STATED TASK.
Reproduce the lines below from the one that contains "How much distance" through the end, inclusive, and add nothing.

───── INFORMATION GIVEN ─────

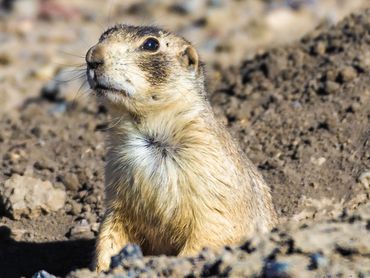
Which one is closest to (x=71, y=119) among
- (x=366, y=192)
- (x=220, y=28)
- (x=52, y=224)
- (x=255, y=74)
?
(x=255, y=74)

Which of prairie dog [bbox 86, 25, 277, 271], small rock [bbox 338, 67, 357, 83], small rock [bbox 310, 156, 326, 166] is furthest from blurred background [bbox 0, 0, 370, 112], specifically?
prairie dog [bbox 86, 25, 277, 271]

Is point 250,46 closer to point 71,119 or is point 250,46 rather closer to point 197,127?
point 71,119

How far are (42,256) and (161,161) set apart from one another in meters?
1.53

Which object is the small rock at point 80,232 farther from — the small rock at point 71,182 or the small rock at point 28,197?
the small rock at point 71,182

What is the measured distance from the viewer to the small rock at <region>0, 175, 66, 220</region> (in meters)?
7.72

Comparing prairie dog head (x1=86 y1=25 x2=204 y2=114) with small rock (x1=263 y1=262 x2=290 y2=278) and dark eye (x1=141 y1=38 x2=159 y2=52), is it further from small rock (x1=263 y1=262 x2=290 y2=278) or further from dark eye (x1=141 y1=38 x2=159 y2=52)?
small rock (x1=263 y1=262 x2=290 y2=278)

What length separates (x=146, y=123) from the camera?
6.21 meters

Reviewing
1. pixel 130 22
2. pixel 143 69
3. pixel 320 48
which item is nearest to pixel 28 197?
pixel 143 69

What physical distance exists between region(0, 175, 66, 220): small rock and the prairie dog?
5.09 feet

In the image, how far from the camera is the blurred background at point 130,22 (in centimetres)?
1320

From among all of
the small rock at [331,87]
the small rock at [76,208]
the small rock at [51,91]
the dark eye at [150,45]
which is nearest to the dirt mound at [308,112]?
the small rock at [331,87]

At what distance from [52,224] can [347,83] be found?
2884mm

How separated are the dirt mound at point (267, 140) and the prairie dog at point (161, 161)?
1.05 metres

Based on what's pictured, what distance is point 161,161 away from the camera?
20.2 feet
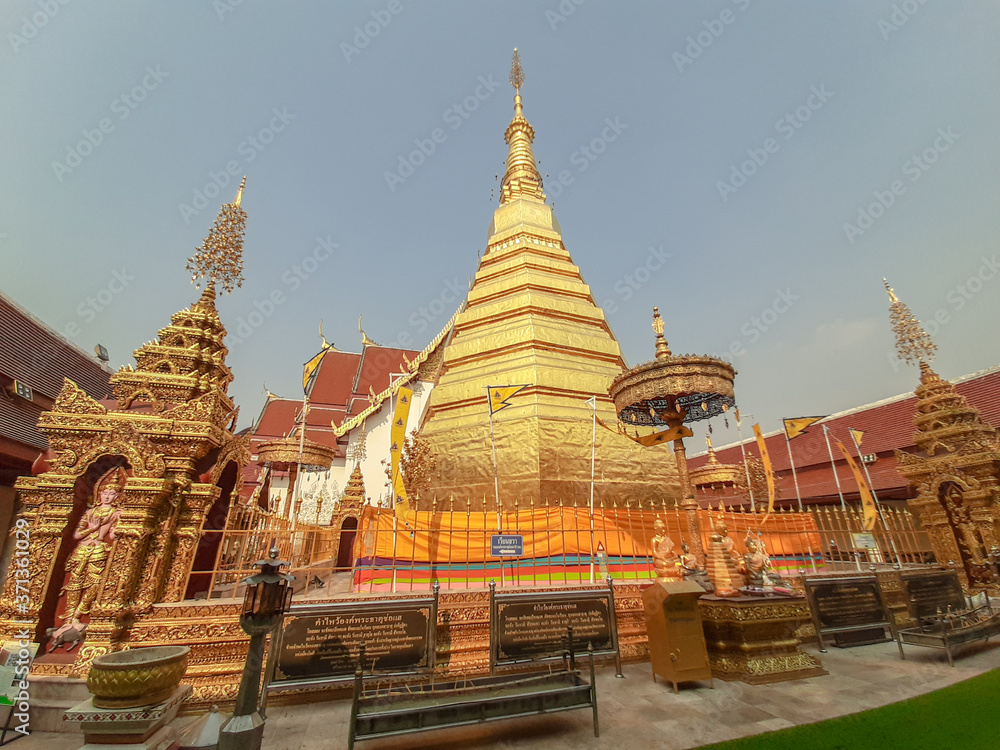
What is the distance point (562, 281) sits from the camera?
15484mm

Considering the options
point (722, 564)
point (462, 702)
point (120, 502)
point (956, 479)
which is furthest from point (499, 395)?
point (956, 479)

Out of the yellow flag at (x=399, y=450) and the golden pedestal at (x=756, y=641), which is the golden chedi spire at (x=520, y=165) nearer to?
the yellow flag at (x=399, y=450)

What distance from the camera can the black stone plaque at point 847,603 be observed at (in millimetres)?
5961

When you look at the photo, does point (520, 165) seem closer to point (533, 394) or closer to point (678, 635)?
point (533, 394)

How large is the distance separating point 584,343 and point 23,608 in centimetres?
1268

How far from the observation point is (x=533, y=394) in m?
12.1

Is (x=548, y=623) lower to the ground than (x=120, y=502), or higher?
lower

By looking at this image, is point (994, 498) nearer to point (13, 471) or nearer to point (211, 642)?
point (211, 642)

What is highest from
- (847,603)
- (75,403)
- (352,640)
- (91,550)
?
(75,403)

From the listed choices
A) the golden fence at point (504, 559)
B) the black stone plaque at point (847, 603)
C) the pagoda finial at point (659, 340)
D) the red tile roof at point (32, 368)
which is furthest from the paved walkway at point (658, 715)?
the red tile roof at point (32, 368)

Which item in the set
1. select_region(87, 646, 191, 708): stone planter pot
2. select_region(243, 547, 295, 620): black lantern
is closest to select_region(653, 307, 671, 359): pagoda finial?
select_region(243, 547, 295, 620): black lantern

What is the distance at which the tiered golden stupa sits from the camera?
434 inches

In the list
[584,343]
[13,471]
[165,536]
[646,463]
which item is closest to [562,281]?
[584,343]

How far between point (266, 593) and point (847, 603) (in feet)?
25.0
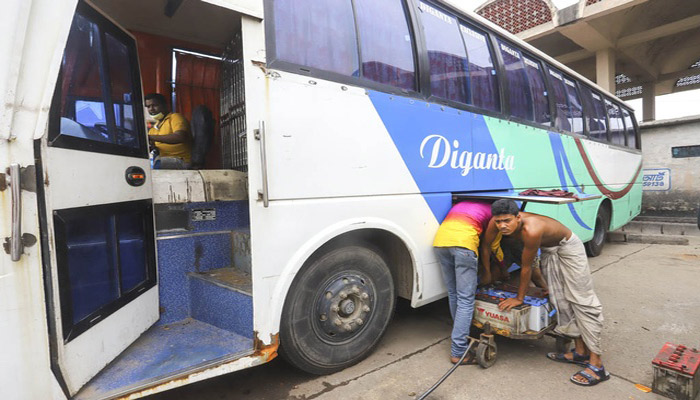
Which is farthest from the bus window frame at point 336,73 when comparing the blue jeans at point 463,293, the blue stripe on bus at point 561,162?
the blue stripe on bus at point 561,162

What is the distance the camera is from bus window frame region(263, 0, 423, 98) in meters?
2.25

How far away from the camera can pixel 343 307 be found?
2.68 metres

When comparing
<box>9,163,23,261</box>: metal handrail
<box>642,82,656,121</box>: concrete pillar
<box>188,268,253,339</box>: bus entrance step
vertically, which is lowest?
<box>188,268,253,339</box>: bus entrance step

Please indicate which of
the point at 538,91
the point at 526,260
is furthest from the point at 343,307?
the point at 538,91

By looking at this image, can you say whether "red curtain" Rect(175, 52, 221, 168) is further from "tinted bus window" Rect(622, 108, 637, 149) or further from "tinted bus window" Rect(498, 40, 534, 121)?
"tinted bus window" Rect(622, 108, 637, 149)

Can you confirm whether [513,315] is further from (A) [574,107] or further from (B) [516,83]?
(A) [574,107]

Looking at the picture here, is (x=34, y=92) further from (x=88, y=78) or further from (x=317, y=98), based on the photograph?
(x=317, y=98)

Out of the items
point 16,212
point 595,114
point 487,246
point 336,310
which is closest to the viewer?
point 16,212

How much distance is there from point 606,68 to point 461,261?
13473 mm

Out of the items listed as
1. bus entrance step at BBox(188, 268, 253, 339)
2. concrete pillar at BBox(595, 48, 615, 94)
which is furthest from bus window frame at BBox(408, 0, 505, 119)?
concrete pillar at BBox(595, 48, 615, 94)

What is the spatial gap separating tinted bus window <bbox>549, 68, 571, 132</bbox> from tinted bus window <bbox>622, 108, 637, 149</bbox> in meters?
4.09

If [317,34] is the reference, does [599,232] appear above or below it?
below

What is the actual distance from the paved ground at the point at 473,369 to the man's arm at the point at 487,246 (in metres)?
0.65

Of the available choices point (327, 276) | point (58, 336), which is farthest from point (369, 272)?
point (58, 336)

─────

TASK SOLUTION.
How much distance is there from point 606,68 to point 461,261?
13473 mm

Out of the items listed as
1. bus entrance step at BBox(188, 268, 253, 339)
2. concrete pillar at BBox(595, 48, 615, 94)
which is furthest from bus window frame at BBox(408, 0, 505, 119)?
concrete pillar at BBox(595, 48, 615, 94)

What is the spatial gap separating tinted bus window <bbox>549, 68, 571, 132</bbox> from tinted bus window <bbox>622, 108, 637, 149</bbox> in meters?
4.09

If [317,34] is the reference, does [599,232] appear above or below it?
below

What is the actual distance from the paved ground at the point at 473,369 to the man's arm at the point at 487,246 (in metres)?
0.65

Of the available choices point (327, 276) | point (58, 336), which is farthest from point (369, 272)?
point (58, 336)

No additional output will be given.